[GOAL OF THE EXERCISE] All lines that hold the string "trap" should be copied. Find them in the listing below.

[DATA FOR THIS EXERCISE]
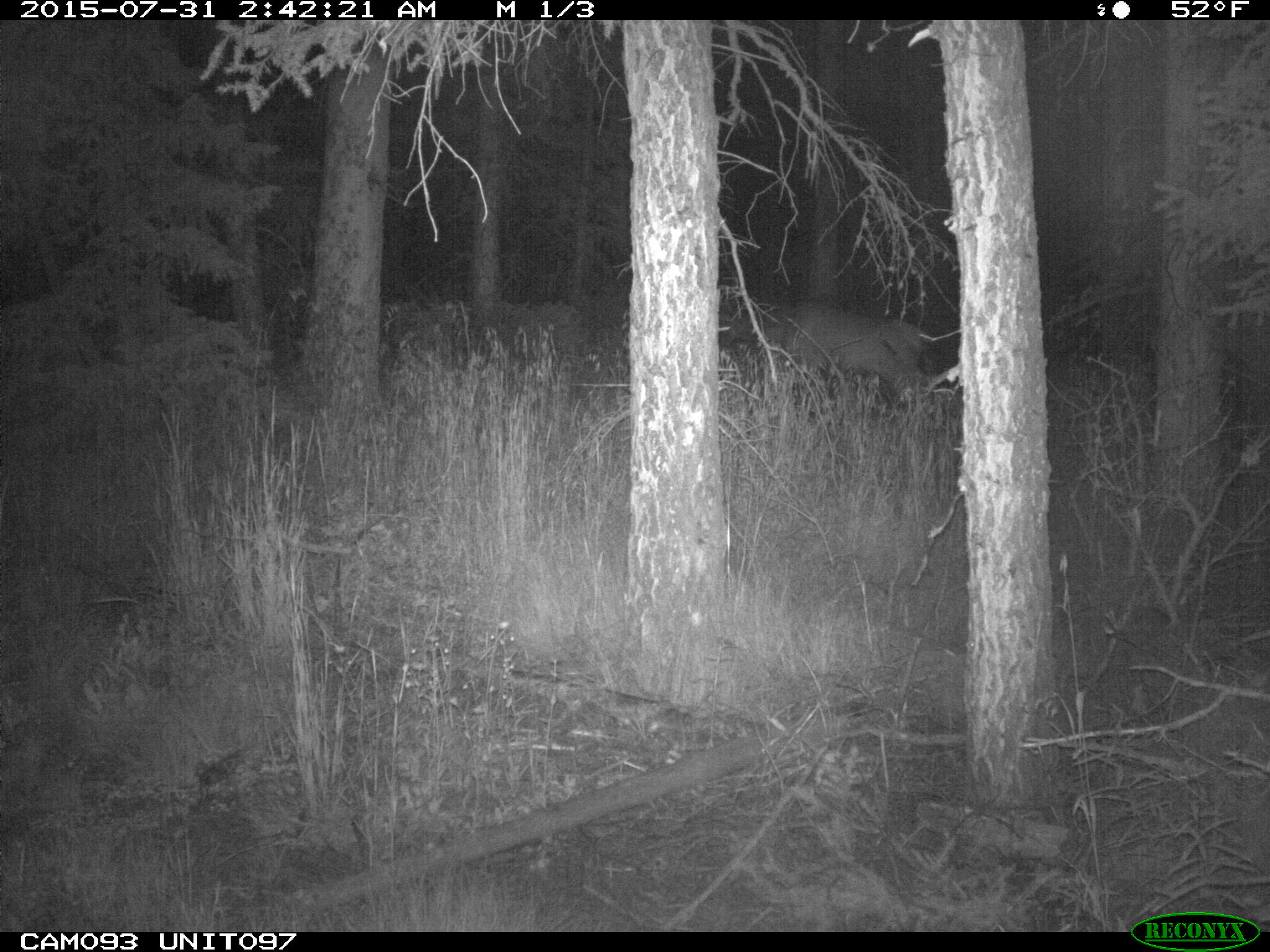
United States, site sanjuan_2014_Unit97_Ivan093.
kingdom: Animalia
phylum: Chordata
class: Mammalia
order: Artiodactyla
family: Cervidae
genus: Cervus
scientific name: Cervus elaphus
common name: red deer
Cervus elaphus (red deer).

...

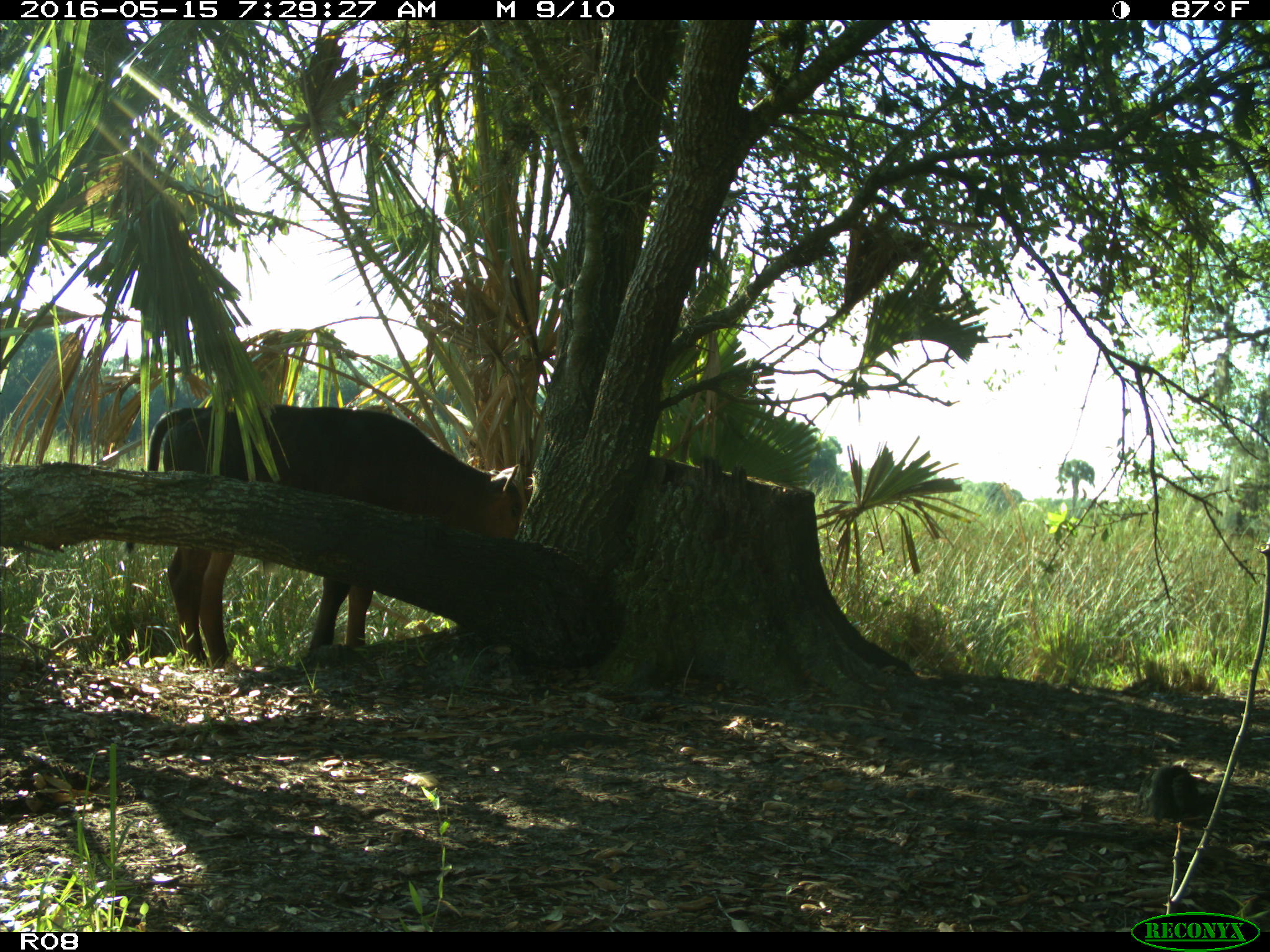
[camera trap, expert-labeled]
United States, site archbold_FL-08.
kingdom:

--

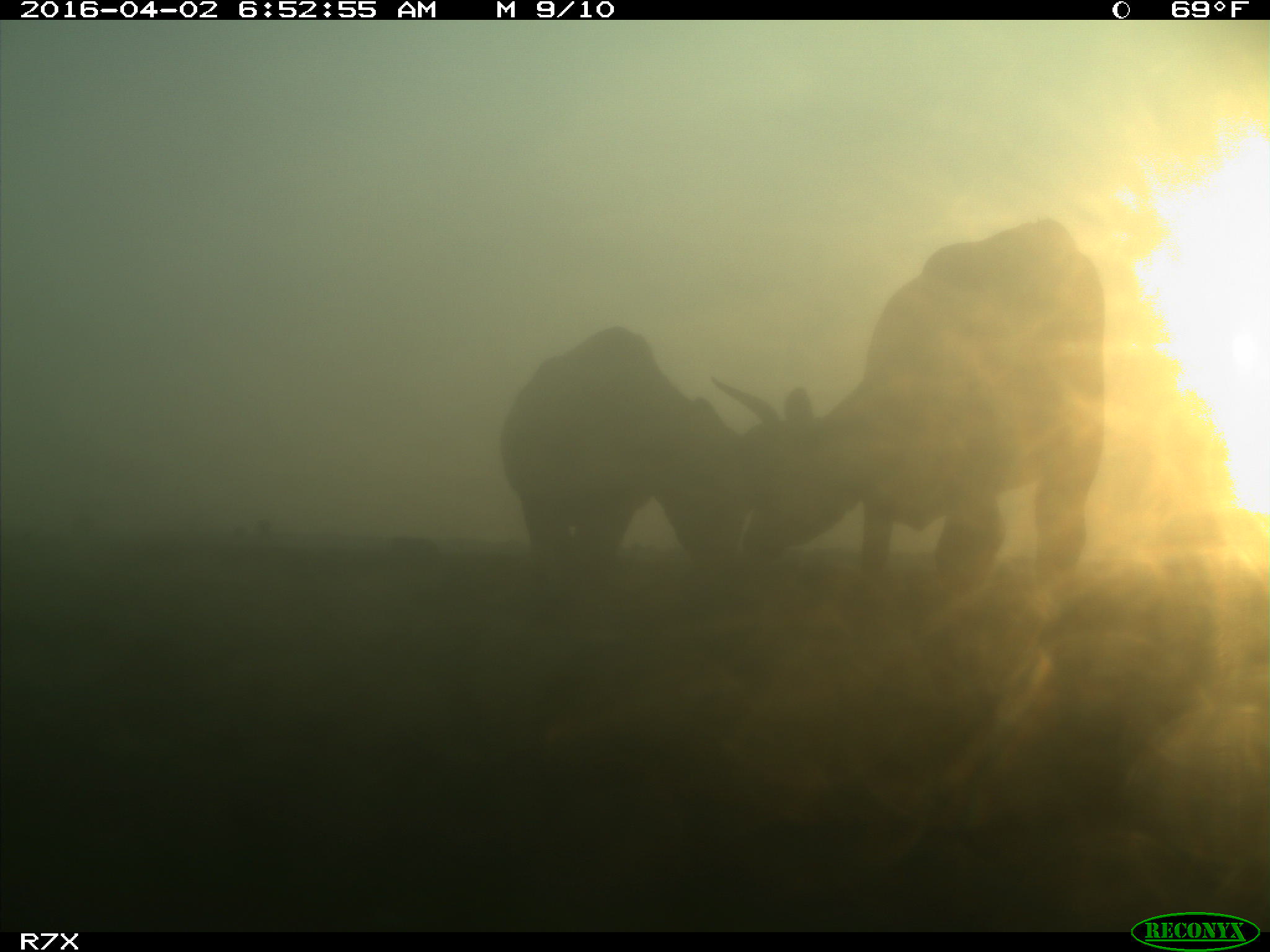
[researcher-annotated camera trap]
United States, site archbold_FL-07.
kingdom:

[THE ANSWER]
[camera trap, expert-labeled]
[researcher-annotated camera trap]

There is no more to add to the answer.